* _Excerpted text_

====================

FACILITIES AND ACADEMIC performance OF senior SECONDARY school IN LAGOS
FACILITIES AND ACADEMIC PERFORMANCE OF SENIOR SECONDARY SCHOOL IN LAGOS
The purpose of this research is to look into the amenities and academic performance of senior secondary schools in Lagos. To capture the topic, eight research questions are developed, and a questionnaire is designed to elicit information from the respondents, who are teachers and students from the selected schools.
100 population samples were randomly selected from the five schools in the L.G.A., and percentage and frequency distributions were used to present the results of the information gathered.
The findings highlighted the necessity of adequate teaching material or facilities in student performance, the importance of teaching facilities, challenges that impede the use of educational facilities, and how they might be remedied in the study area.
1.1 BACKGROUND OF THE STUDY
Education is man's primary means of reform and advancement. It can be viewed as an instrument via which society transmits its own culture. Reomer (1981) defines education as “all those experiences of the individual through which knowledge is acquired, the intellect is enlightened, or the will is strengthened,”
whereas Unachuka (1989) defines education as “the process by which individuals are assisted formally or informally, through proper direction and finance, to develop their capacity for their own and the benefit of society.”
As a result, education can be viewed as a social process whose goal is to bring about certain desirable behavioural changes in the overall development of the individual. Education has been accorded greater importance around the world, with education being considered as the primary vehicle for rapid development in Nigeria in particular.
Nigerians have clearly placed a high value on western education since the arrival of the Europeans. According to Bab Fafunwa (2001), the first type of school was Islamic and Arabic schools, which arose as a result of the presence of Islamic Scholars in the country under the guise of trade. They took their faith, which was Islamic, and the Arabic school with them.
The initial set of schools were usually located under large trees and had students who attended classes in the evenings after their commercial activity with merchants who acted as teachers. “Mallams” are the names given to these professors. Apart from the slate and foreign texts used, it is clear that the first type of educational system lacked any facilities.
Furthermore, with the introduction of western education, the utilisation of facilities became popular. Classrooms, which used to be modest rooms, have evolved into schools with administrative blocks, offices, and amenities such as chairs, tables, chalk, and chalkboards.
Textbooks were also offered to enhance instruction, which facilitated the way knowledge was formally imparted to students to demonstrate for the old standards system.
According to Walberg and Thomas (1992), students learn best when they may effectively explore in a school environment that is rich in content, so that when they are given the duty to make meaningful choices, they can engage with the available resources.
This led to Adaralegbe's (1978) speech, in which he stated that a large-scale educational programme had been launched as a result of the country's growing realisation that education halts the path to modernity and allows one to improve oneself.

====================

* _Request A_
According to the Lagos school facilities study, how many research questions were developed?
* _Request B_
Please rewrite the paragraph of the Lagos school facilities study that begins "The initial set of schools" as a short bulleted list that keeps its main facts.
* _Request C_
Write the next part of the Lagos school facilities study, picking up after its final sentence.

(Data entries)

====================

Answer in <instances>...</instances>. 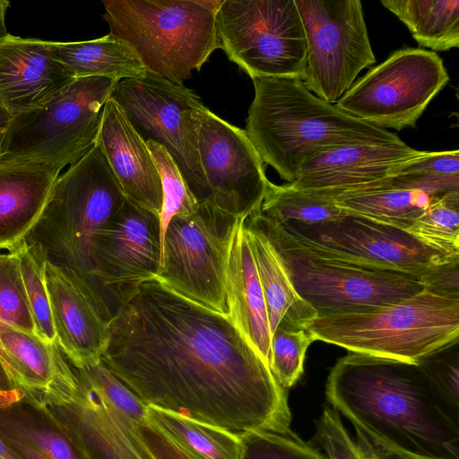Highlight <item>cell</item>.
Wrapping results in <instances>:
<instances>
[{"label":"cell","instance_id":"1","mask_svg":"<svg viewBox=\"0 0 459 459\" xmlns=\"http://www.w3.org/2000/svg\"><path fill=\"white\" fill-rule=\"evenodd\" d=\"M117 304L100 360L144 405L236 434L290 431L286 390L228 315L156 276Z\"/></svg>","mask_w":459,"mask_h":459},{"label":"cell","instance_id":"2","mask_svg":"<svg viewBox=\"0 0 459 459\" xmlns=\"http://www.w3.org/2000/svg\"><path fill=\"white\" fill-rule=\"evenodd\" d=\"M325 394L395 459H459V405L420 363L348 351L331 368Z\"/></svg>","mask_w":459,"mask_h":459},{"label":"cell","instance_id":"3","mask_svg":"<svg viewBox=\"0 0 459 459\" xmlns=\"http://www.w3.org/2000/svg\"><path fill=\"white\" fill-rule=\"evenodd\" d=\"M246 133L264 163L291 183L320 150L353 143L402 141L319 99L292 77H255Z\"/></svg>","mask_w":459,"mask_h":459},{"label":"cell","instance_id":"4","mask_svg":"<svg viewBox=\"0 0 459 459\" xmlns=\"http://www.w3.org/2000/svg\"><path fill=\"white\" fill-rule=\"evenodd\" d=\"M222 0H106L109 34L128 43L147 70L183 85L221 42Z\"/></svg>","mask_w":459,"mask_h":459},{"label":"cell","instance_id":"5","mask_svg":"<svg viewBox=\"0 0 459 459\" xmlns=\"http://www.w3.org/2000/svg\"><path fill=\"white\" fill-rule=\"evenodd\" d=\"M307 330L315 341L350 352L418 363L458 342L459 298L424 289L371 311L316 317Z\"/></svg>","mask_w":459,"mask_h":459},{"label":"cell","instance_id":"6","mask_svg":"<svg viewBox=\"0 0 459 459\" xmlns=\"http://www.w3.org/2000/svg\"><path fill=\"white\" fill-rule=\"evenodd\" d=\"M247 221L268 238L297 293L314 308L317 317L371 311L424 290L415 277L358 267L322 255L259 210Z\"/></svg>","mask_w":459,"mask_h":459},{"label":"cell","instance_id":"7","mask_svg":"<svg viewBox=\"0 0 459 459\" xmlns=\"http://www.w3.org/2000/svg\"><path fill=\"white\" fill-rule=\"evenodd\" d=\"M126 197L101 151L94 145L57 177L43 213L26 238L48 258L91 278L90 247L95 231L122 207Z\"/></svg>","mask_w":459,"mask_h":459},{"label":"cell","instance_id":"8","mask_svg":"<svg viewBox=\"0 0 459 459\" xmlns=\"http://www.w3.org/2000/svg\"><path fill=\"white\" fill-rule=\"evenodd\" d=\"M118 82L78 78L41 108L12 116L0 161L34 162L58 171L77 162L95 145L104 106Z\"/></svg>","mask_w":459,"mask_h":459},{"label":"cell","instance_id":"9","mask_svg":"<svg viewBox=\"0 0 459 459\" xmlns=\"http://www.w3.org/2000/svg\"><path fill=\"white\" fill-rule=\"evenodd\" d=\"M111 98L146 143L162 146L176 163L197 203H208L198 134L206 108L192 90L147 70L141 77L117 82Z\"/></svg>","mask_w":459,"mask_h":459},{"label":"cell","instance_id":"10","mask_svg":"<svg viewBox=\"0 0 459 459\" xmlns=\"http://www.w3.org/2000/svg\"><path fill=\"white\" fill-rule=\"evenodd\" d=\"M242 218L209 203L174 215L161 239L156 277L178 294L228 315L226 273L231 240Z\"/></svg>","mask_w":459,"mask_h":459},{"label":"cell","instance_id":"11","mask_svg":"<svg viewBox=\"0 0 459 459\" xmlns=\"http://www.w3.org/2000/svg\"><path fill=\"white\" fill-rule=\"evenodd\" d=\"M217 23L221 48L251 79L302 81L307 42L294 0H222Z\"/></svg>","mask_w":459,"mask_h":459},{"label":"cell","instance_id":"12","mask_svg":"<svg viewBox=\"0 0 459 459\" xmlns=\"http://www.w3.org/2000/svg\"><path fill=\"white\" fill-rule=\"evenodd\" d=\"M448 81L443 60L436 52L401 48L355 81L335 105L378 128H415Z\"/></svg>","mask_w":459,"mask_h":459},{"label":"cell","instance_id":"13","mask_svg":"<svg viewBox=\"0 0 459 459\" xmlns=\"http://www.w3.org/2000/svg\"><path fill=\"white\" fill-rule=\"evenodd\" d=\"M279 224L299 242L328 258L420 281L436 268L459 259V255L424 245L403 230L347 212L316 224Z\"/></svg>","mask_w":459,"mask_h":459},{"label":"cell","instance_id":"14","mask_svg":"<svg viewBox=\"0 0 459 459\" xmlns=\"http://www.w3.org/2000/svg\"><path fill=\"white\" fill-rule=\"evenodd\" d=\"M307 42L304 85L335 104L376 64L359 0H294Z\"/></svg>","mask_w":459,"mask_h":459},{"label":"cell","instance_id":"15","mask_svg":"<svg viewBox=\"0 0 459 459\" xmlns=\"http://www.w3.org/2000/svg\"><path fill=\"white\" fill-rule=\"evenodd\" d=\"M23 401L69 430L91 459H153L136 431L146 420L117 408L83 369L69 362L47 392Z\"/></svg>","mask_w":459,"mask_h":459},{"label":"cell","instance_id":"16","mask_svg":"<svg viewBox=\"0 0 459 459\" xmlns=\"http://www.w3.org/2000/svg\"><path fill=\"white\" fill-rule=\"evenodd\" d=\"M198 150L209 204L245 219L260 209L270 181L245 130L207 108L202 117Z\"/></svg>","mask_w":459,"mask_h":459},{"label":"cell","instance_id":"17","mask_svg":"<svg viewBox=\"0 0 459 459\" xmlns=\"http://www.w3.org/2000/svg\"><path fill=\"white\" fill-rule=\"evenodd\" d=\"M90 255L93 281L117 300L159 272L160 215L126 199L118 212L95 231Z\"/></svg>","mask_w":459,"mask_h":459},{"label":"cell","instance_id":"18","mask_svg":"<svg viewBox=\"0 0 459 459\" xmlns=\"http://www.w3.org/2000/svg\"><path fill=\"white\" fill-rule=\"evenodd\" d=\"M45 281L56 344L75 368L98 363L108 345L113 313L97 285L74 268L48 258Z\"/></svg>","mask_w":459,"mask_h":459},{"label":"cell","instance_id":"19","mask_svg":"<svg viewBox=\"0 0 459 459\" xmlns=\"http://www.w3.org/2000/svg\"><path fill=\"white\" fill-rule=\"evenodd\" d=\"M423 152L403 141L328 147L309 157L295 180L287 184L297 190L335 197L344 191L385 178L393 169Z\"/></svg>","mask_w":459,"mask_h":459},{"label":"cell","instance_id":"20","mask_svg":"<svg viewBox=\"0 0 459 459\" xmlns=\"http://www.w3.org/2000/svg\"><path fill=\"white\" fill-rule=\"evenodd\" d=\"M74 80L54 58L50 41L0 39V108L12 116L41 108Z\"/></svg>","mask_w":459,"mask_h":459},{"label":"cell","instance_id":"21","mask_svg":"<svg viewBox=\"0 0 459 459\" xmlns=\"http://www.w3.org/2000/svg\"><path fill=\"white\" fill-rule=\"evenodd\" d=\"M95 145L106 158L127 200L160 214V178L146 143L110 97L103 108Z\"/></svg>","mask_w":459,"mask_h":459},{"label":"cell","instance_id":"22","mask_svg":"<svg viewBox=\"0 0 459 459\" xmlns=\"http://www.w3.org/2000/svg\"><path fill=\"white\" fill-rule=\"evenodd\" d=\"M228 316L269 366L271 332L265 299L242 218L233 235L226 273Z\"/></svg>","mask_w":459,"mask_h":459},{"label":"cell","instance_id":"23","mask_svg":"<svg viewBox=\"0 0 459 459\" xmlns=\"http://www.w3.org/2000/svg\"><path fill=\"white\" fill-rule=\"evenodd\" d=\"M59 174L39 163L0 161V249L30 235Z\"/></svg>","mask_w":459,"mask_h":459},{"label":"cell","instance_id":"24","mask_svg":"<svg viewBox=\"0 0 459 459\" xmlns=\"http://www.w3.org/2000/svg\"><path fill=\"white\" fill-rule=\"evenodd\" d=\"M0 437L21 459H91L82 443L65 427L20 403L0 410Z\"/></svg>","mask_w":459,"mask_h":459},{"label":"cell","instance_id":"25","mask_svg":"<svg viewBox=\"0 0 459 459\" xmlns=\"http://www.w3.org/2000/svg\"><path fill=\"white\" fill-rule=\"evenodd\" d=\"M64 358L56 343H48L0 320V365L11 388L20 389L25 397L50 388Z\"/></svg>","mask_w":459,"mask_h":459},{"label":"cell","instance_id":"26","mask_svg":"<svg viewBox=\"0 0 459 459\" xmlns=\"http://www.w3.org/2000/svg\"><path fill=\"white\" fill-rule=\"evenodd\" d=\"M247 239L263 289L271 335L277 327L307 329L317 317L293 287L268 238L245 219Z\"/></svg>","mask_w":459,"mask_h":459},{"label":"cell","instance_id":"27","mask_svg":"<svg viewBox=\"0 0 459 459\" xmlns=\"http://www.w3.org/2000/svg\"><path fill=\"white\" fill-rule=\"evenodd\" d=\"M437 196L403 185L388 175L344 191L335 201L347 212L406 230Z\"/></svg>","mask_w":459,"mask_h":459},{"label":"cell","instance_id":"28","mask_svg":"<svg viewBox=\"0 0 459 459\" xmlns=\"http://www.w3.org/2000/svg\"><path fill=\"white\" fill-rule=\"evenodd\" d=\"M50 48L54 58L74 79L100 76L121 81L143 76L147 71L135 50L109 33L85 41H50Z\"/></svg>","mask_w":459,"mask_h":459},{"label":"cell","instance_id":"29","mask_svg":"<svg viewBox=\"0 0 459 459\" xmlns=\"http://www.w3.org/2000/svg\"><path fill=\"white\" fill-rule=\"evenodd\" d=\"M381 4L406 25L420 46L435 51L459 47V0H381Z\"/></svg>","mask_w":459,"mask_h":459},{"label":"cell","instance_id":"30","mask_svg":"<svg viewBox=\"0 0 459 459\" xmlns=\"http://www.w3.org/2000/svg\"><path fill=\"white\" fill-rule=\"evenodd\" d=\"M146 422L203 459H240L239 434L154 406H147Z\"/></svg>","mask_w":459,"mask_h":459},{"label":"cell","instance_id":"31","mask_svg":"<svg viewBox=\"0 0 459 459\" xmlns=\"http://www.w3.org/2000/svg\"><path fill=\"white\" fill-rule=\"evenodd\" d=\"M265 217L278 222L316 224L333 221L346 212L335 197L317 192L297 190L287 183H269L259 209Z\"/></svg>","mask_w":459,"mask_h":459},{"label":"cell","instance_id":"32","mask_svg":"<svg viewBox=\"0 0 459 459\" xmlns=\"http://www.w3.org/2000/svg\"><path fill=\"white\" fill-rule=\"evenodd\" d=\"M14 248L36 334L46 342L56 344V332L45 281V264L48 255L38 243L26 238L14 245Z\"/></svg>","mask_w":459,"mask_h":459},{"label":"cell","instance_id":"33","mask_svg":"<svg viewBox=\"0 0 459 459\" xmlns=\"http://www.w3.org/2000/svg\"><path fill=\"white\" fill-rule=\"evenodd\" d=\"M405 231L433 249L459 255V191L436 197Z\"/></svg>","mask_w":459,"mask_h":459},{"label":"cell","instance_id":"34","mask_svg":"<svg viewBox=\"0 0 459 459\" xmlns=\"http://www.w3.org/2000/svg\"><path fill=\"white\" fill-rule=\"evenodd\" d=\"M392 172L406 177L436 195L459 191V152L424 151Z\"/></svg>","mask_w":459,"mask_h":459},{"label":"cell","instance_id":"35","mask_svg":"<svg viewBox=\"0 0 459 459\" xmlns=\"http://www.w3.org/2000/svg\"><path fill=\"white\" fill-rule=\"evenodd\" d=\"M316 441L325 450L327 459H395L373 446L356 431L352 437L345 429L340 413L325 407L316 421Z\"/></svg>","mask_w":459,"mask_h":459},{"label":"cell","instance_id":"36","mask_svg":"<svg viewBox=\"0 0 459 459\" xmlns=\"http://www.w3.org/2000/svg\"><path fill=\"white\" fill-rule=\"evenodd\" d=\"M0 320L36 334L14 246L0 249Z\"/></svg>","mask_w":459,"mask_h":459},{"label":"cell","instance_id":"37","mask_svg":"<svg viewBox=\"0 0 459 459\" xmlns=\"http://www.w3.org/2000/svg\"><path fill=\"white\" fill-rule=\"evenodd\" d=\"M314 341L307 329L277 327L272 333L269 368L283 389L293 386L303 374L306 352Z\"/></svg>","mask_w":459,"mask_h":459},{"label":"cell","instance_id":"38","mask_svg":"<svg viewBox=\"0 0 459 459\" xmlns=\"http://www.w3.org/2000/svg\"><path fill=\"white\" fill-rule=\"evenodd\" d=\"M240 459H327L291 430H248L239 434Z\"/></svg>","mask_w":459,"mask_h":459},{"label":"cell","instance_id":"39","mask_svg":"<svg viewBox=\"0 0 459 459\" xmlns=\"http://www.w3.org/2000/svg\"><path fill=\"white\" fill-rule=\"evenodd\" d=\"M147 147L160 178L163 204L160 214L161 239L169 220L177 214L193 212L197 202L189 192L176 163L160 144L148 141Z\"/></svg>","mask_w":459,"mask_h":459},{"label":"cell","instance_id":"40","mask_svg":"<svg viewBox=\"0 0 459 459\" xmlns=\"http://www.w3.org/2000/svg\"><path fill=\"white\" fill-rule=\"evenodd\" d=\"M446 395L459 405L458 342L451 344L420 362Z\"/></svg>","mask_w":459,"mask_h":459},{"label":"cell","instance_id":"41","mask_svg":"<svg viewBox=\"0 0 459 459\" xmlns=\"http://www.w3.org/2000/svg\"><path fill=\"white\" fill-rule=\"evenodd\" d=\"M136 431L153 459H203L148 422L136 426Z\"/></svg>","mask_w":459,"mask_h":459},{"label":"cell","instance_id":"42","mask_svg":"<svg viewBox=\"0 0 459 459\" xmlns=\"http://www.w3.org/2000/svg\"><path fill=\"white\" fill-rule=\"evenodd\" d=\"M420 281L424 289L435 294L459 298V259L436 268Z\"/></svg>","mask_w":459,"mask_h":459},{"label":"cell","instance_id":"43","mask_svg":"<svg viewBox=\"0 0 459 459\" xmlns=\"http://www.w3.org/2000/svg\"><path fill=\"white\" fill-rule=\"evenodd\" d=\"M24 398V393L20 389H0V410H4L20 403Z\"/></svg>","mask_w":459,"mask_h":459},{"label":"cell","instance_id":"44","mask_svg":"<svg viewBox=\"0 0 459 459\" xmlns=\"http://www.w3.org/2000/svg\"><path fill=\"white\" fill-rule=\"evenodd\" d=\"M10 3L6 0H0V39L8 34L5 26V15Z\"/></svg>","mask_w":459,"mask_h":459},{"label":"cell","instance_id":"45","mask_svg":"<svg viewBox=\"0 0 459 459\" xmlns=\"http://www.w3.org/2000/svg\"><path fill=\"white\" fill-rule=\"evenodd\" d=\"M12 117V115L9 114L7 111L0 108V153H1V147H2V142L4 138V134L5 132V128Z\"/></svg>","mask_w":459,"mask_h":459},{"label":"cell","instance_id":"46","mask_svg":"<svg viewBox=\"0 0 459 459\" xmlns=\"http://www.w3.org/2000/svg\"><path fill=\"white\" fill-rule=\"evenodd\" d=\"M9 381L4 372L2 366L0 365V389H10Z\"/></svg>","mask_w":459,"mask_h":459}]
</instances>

====================

* _Reply A_
Eight.

* _Reply B_
- The first schools were usually located under large trees.
- Students attended classes in the evenings after their commercial activity.
- Merchants acted as teachers and were called "Mallams."
- Apart from the slate and foreign texts used, this first educational system lacked any facilities.

* _Reply C_
Taking this into account in our schools today, it will be recognised that education is provided by many government agencies, but considerable effort is still required to meet up adequately. Currently, about fifty million people want to be educated.
Classrooms are highly important in schools; they are built to meet the aim of learning while also taking into account the climate of the people. Hardt (1954) emphasised the importance of classrooms as “teaching laboratories.” Much emphasis should be placed on infrastructure that will allow an envisaged educational course to be realised.
This, in summary, demonstrates the need of providing efficient and effective facilities to help create a smooth and congenial teaching and learning process in order to produce effective workforce for the nation.
1.2 STATEMENT OF THE PROBLEM
Inadequate facilities will undoubtedly disrupt the teaching and learning process in all institutions. Due to a lack of proper facilities, the following issues have arisen in schools. It is well recognised that each student's academic performance is heavily influenced by the facilities available to them while learning; yet, when these facilities are unavailable, various issues arise.
The first, unusual problem arises when there is no inclusive teaching and learning delivery. The unconduciveness could be due to a lack of facilities in the classroom, such as a table and chairs. Students will never be able to concentrate. At the end of the lesson, students cannot be expected to achieve any of the objectives.
If students have to share chairs with their classmates, they will become easily distracted among themselves, and the class, which is supposed to be actively involved in the learning process, will become appealing, and there will be enough discomfort for the day to discourage the pupils' interest in the entire day's work.
Because the pupils' interest is so low, they will have a low degree of understanding, and the knowledge that is conveyed to them will not be fully grasped. Understanding may be limited as well. Laboratories are scarce in many schools, and reagents and equipment are scarce in those that do have them.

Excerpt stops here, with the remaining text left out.